As a private lesson teacher for piano and ukulele, I know that the books designed for early learners tend to use simple vocal sounds to emulate each note value. For instance "Ta" is said for every quarter note. For a half note (two beats) you simply say "ta-ah". I decided to use this method for the class and I think it went pretty well!
For the visual aspect of the learning process, I created a felt "measure". I divided my measure into four squares which represented each beat. then I created felt notes of varying values that we could stick in the squares to create different rhythms. We started with the quarter note and the quarter rest. We practiced saying "ta" and whispering "rest" as I let each student create their own 4 beat rhythm. The next week we moved on to half notes, whole notes and then of course the "big fat whole note" which the kids love to say! The children got the hang of it by week three and were becoming pros at chanting and clapping the rhythms. Not only were they correctly assigning value, but they were chanting and clapping in a much more steady beat than when we first started!
This kind of chanting, clapping, tapping, and learning will stay with them and help them in many other areas without them even realizing it. Clapping and chanting are all helpful contributors to literacy and increasing vocabulary! Children will begin to hear the natural "rhythm" in their speech. They will be better prepared when they begin reading and can use these tools for years to come! Not to mention, when they start learning about fractions down the road, we've already done some work! We had a lot of fun! We closed out the month with a special visit from some very talented musicians!
I suppose my own Irish heritage predisposes me to being super excited about Celtic music, but I still think it's a fun genre to explore with kids regardless! The style of music is very different than a lot of what children hear on a regular basis. With it's unique instrumentation, driving 6/8 feel and the corresponding cultural aspects that come with it, Celtic music is such a rich style of music to study. It allows for a lot of new sounds and experiences for early learners!
*****
**The tasks:**
- 1) Name every feature of Celtic music that the music lesson text lists as making it a rich style to study.
- 2) Answer these questions from the music lesson text:
(a) What is said for every quarter note?
(b) By which week had the children got the hang of chanting and clapping the rhythms?
(c) Which two instruments does the writer teach in private lessons?
- 3) Copy from the music lesson text the stretch from "I suppose my" through "for early learners!".
The material that comes next has no connection to the music lesson text.

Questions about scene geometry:
*****
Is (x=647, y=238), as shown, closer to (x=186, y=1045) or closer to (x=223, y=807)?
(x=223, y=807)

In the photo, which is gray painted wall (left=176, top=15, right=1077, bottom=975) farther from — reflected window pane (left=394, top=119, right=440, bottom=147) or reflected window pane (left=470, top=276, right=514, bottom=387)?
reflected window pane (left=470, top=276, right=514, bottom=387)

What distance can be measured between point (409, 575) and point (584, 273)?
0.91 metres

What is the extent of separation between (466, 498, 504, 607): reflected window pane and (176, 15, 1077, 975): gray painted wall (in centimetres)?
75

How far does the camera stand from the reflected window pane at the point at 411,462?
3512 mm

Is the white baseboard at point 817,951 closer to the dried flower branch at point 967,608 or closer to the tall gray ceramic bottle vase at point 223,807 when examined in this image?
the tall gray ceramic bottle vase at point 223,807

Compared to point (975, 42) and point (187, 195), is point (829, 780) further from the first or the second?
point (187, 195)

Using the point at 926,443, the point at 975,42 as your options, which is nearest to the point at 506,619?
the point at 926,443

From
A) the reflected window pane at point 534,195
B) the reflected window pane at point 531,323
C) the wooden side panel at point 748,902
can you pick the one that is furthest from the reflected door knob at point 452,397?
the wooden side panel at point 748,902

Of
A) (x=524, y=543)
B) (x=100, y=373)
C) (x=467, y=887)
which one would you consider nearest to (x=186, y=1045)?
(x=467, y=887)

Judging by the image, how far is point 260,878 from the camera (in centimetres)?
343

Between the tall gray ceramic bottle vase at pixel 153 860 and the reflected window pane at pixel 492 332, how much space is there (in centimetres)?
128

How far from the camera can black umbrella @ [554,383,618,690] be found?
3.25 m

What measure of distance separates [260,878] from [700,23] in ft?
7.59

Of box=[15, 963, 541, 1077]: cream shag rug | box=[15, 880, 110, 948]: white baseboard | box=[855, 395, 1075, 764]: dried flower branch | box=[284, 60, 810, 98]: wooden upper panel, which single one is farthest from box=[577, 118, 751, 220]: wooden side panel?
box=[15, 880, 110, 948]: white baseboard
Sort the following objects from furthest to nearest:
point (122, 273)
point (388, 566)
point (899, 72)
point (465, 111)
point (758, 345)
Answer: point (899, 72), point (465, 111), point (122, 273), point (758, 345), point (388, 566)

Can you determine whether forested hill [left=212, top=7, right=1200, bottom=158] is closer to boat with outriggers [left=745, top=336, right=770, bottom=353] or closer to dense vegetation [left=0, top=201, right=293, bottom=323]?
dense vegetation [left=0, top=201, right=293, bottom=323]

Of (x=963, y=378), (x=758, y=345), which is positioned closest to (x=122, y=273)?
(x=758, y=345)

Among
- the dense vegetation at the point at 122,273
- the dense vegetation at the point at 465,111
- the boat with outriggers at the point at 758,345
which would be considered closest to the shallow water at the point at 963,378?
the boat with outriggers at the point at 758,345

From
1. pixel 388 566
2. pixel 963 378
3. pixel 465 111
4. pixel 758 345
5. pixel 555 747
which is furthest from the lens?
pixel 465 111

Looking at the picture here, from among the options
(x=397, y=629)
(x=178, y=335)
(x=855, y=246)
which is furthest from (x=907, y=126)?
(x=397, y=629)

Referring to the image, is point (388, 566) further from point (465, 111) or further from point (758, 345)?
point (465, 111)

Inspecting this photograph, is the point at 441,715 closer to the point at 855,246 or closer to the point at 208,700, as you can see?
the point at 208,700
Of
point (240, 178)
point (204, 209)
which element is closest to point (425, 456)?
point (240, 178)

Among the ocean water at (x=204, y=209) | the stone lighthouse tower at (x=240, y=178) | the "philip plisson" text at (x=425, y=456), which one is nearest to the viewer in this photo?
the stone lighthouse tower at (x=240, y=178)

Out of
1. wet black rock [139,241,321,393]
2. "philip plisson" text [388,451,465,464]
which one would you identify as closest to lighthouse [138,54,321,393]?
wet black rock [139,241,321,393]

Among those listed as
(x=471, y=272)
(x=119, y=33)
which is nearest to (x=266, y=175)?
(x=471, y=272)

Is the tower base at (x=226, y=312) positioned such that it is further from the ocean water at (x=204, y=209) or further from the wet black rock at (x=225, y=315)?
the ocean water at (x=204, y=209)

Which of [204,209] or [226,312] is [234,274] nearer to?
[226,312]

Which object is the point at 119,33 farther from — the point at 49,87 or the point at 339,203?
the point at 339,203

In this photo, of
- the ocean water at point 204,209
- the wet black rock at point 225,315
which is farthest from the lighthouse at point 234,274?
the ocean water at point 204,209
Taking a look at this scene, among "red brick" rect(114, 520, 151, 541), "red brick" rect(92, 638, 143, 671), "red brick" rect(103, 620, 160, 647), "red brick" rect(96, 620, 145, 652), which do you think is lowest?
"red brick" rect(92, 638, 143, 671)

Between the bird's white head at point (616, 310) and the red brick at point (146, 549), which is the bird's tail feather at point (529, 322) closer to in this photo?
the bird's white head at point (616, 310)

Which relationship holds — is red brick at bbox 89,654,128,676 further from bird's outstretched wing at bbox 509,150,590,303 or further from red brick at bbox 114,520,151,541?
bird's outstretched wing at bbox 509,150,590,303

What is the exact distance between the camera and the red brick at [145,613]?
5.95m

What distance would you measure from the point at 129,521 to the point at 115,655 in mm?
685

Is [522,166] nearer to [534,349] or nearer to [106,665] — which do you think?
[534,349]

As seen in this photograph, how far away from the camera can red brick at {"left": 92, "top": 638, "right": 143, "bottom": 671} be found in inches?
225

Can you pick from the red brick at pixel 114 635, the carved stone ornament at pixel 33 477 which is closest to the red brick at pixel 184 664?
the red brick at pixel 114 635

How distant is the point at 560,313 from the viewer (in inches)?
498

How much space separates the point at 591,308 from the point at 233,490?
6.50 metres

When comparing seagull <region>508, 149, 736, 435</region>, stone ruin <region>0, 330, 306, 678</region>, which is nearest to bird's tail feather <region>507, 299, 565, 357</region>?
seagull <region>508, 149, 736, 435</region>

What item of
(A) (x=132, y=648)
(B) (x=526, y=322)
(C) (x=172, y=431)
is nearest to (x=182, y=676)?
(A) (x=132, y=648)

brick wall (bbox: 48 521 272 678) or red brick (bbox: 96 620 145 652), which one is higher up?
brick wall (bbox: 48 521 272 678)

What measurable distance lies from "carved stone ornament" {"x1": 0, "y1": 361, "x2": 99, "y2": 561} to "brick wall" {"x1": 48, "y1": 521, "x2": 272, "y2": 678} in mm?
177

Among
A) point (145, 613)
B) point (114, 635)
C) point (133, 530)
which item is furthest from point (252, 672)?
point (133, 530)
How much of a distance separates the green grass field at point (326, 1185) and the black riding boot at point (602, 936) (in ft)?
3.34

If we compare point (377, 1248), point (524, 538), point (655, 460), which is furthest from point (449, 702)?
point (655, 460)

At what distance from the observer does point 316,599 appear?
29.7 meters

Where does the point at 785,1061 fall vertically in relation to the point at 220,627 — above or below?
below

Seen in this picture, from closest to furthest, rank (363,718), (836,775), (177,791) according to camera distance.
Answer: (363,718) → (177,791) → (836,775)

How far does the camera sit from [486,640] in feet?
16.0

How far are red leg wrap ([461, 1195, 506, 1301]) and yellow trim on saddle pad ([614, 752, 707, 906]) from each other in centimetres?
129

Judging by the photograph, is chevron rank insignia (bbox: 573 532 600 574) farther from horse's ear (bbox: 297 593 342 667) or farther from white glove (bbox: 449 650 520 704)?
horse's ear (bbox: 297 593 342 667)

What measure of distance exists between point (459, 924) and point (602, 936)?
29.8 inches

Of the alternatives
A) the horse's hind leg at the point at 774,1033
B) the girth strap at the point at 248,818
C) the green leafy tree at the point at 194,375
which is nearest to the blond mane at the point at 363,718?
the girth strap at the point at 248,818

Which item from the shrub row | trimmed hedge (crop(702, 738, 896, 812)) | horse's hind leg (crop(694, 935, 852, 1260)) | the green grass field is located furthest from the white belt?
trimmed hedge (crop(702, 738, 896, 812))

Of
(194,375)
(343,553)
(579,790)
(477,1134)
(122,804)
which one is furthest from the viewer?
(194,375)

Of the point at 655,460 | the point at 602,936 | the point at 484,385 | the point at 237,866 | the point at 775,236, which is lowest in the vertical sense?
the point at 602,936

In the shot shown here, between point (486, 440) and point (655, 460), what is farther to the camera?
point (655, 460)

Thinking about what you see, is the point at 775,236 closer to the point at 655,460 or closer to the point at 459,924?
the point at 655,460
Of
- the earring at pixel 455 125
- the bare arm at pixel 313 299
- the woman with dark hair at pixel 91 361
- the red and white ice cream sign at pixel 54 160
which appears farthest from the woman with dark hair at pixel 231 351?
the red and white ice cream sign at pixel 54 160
*****
**Task results:**
- 1)
- Its unique instrumentation
- Its driving 6/8 feel
- The corresponding cultural aspects that come with it

- 2)
(a) "Ta"
(b) Week three
(c) Piano and ukulele

- 3)
I suppose my own Irish heritage predisposes me to being super excited about Celtic music, but I still think it's a fun genre to explore with kids regardless! The style of music is very different than a lot of what children hear on a regular basis. With it's unique instrumentation, driving 6/8 feel and the corresponding cultural aspects that come with it, Celtic music is such a rich style of music to study. It allows for a lot of new sounds and experiences for early learners!